> Work instructions
Swap "metal spatula" for "steel turner" throughout the listing below and reproduce it with nothing else altered.

— Begin Source data —

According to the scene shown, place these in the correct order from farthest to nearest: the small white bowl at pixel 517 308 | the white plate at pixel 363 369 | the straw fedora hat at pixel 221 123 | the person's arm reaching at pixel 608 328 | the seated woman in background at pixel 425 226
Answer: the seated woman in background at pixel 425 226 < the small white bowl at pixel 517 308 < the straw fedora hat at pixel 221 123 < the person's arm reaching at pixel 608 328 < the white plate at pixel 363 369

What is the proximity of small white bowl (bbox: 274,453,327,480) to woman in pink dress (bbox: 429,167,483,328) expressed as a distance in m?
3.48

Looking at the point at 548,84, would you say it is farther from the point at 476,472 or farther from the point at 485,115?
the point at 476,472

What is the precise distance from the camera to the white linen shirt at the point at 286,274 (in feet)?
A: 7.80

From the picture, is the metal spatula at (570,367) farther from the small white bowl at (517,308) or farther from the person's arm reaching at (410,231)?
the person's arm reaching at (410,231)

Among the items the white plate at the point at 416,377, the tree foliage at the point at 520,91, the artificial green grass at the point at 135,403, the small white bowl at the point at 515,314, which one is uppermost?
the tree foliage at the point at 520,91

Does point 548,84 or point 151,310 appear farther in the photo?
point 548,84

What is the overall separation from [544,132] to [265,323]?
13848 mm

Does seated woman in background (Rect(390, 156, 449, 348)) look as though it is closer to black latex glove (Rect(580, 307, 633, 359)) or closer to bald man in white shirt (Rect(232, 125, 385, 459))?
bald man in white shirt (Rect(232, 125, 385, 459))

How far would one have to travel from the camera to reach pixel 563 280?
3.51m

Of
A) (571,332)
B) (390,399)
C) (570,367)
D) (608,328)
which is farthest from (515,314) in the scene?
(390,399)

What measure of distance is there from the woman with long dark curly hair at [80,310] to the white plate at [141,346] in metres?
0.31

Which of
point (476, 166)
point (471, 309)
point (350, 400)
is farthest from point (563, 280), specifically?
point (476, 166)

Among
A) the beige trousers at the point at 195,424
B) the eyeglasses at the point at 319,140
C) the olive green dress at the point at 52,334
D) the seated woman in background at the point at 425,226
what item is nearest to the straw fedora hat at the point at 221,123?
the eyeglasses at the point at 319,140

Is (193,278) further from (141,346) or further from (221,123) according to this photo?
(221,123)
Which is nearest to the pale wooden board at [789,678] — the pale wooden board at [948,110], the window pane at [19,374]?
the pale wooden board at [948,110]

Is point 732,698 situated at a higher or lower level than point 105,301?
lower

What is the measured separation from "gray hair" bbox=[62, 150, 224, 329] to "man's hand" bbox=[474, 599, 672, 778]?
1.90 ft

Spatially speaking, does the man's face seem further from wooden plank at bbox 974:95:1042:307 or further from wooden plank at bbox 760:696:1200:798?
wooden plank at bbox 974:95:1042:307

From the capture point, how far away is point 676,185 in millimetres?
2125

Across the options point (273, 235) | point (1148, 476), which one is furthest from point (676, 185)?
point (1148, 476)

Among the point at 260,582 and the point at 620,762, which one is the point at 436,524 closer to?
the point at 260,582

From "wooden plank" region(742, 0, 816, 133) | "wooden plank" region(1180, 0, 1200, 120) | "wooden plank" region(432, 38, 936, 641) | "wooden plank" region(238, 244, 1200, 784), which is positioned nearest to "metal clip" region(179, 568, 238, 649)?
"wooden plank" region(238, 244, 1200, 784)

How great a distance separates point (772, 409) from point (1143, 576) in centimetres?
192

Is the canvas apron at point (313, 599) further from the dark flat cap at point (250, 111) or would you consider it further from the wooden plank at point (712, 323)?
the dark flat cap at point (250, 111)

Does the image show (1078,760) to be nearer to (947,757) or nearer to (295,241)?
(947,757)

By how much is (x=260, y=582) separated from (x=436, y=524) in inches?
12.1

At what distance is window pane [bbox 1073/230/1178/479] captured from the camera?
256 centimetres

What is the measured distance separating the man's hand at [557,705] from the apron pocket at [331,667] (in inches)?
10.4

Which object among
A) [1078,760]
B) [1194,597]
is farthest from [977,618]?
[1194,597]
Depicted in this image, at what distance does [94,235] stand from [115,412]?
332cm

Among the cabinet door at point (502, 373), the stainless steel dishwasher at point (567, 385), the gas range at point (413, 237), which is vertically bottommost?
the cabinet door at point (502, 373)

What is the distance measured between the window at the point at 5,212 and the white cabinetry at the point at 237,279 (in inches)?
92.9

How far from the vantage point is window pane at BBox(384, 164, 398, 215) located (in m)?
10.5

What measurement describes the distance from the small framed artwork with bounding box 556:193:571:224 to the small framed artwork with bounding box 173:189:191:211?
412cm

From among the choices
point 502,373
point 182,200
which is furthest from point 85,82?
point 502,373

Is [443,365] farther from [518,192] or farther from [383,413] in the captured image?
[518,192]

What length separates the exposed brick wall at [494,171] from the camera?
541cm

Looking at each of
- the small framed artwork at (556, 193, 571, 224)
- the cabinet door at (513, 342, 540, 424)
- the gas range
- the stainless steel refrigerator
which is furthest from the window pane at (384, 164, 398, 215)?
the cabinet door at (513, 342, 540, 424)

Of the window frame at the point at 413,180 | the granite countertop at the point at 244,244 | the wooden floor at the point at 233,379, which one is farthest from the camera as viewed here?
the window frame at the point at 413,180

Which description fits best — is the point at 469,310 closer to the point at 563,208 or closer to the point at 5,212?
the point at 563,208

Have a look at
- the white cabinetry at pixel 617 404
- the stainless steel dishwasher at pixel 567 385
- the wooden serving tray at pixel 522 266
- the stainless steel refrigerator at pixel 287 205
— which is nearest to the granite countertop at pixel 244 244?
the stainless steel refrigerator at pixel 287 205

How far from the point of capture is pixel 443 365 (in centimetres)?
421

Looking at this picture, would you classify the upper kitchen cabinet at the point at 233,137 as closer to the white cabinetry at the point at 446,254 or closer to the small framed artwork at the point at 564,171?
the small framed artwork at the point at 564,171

— End Source data —

> Finished exercise
According to the scene shown, place these in the correct order from farthest to nearest: the small white bowl at pixel 517 308 | the white plate at pixel 363 369 | the straw fedora hat at pixel 221 123 | the person's arm reaching at pixel 608 328 | the seated woman in background at pixel 425 226
Answer: the seated woman in background at pixel 425 226 < the small white bowl at pixel 517 308 < the straw fedora hat at pixel 221 123 < the person's arm reaching at pixel 608 328 < the white plate at pixel 363 369

What is the proximity of small white bowl (bbox: 274,453,327,480) to woman in pink dress (bbox: 429,167,483,328) expressed as a distance in m?
3.48

Looking at the point at 548,84, would you say it is farther from the point at 476,472 or farther from the point at 485,115?
the point at 476,472

What is the precise distance from the camera to the white linen shirt at the point at 286,274 (in feet)?
A: 7.80

From the picture, is the steel turner at (570,367) farther from the small white bowl at (517,308) or farther from the person's arm reaching at (410,231)?
the person's arm reaching at (410,231)

Among the items the white plate at the point at 416,377, the tree foliage at the point at 520,91, the artificial green grass at the point at 135,403, the small white bowl at the point at 515,314, which one is uppermost?
the tree foliage at the point at 520,91

Does point 548,84 or point 151,310 appear farther in the photo?
point 548,84

What is the overall separation from [544,132] to [265,323]?
13848 mm

Does seated woman in background (Rect(390, 156, 449, 348)) look as though it is closer to black latex glove (Rect(580, 307, 633, 359)) or closer to bald man in white shirt (Rect(232, 125, 385, 459))?
bald man in white shirt (Rect(232, 125, 385, 459))

How far would one have to travel from the camera to reach pixel 563 280?
3.51m

Of
A) (571,332)
B) (390,399)
C) (570,367)
D) (608,328)
which is farthest from (515,314) in the scene?
(390,399)

What measure of distance is there from the woman with long dark curly hair at [80,310] to the white plate at [141,346] in metres?
0.31

Which of
point (476, 166)
point (471, 309)
point (350, 400)
is farthest from point (563, 280), specifically?
point (476, 166)

Among
A) the beige trousers at the point at 195,424
B) the eyeglasses at the point at 319,140
C) the olive green dress at the point at 52,334
D) the seated woman in background at the point at 425,226
what item is nearest to the straw fedora hat at the point at 221,123?
the eyeglasses at the point at 319,140

Is (193,278) further from (141,346) or further from (221,123) according to this photo?
(221,123)
Which is nearest to the pale wooden board at [789,678] — the pale wooden board at [948,110], the window pane at [19,374]?
the pale wooden board at [948,110]

Is point 732,698 situated at a higher or lower level than point 105,301?
lower

What is the measured separation from "gray hair" bbox=[62, 150, 224, 329] to "man's hand" bbox=[474, 599, 672, 778]?
1.90 ft

Spatially speaking, does the man's face seem further from wooden plank at bbox 974:95:1042:307 or further from wooden plank at bbox 760:696:1200:798?
wooden plank at bbox 974:95:1042:307

From the capture point, how far away is point 676,185 in millimetres?
2125

Across the options point (273, 235) | point (1148, 476), which one is furthest from point (676, 185)?
point (1148, 476)

Among the point at 260,582 and the point at 620,762, which one is the point at 436,524 closer to?
the point at 260,582

From "wooden plank" region(742, 0, 816, 133) | "wooden plank" region(1180, 0, 1200, 120) | "wooden plank" region(432, 38, 936, 641) | "wooden plank" region(238, 244, 1200, 784), which is positioned nearest to "metal clip" region(179, 568, 238, 649)?
"wooden plank" region(238, 244, 1200, 784)

How great a distance separates point (772, 409) from point (1143, 576) in centimetres?
192

Is the canvas apron at point (313, 599) further from the dark flat cap at point (250, 111) or would you consider it further from the wooden plank at point (712, 323)?
the dark flat cap at point (250, 111)

Does the image show (1078,760) to be nearer to (947,757) or nearer to (295,241)?
(947,757)

By how much is (x=260, y=582) separated from (x=436, y=524) in inches?
12.1

At what distance is window pane [bbox 1073/230/1178/479] captured from the camera?
256 centimetres

What is the measured distance separating the man's hand at [557,705] from the apron pocket at [331,667] (in inches)?
10.4

Which object among
A) [1078,760]
B) [1194,597]
is farthest from [977,618]?
[1194,597]
Depicted in this image, at what distance does [94,235] stand from [115,412]?
332cm

Among the cabinet door at point (502, 373), the stainless steel dishwasher at point (567, 385), the gas range at point (413, 237), which is vertically bottommost?
the cabinet door at point (502, 373)

What is the distance measured between the window at the point at 5,212 and the white cabinetry at the point at 237,279 (in inches)?
92.9

How far from the vantage point is window pane at BBox(384, 164, 398, 215) located (in m)?
10.5

What measurement describes the distance from the small framed artwork with bounding box 556:193:571:224 to the small framed artwork with bounding box 173:189:191:211?
412cm

From among the choices
point 502,373
point 182,200
which is furthest from point 85,82?
point 502,373

Is [443,365] farther from [518,192] or farther from [383,413] in the captured image?
[518,192]

What length separates the exposed brick wall at [494,171] from the camera?
541cm

Looking at each of
- the small framed artwork at (556, 193, 571, 224)
- the cabinet door at (513, 342, 540, 424)
- the gas range
- the stainless steel refrigerator
which is furthest from the window pane at (384, 164, 398, 215)?
the cabinet door at (513, 342, 540, 424)

Of the window frame at the point at 413,180 | the granite countertop at the point at 244,244 | the wooden floor at the point at 233,379, which one is farthest from the camera as viewed here?
the window frame at the point at 413,180

Which description fits best — is the point at 469,310 closer to the point at 563,208 or closer to the point at 5,212?
the point at 563,208

Have a look at
- the white cabinetry at pixel 617 404
- the stainless steel dishwasher at pixel 567 385
- the wooden serving tray at pixel 522 266
- the stainless steel refrigerator at pixel 287 205
— which is nearest to the granite countertop at pixel 244 244?
the stainless steel refrigerator at pixel 287 205

How far from the point of capture is pixel 443 365 (in centimetres)?
421

Looking at this picture, would you classify the upper kitchen cabinet at the point at 233,137 as closer to the white cabinetry at the point at 446,254 or closer to the small framed artwork at the point at 564,171?
the small framed artwork at the point at 564,171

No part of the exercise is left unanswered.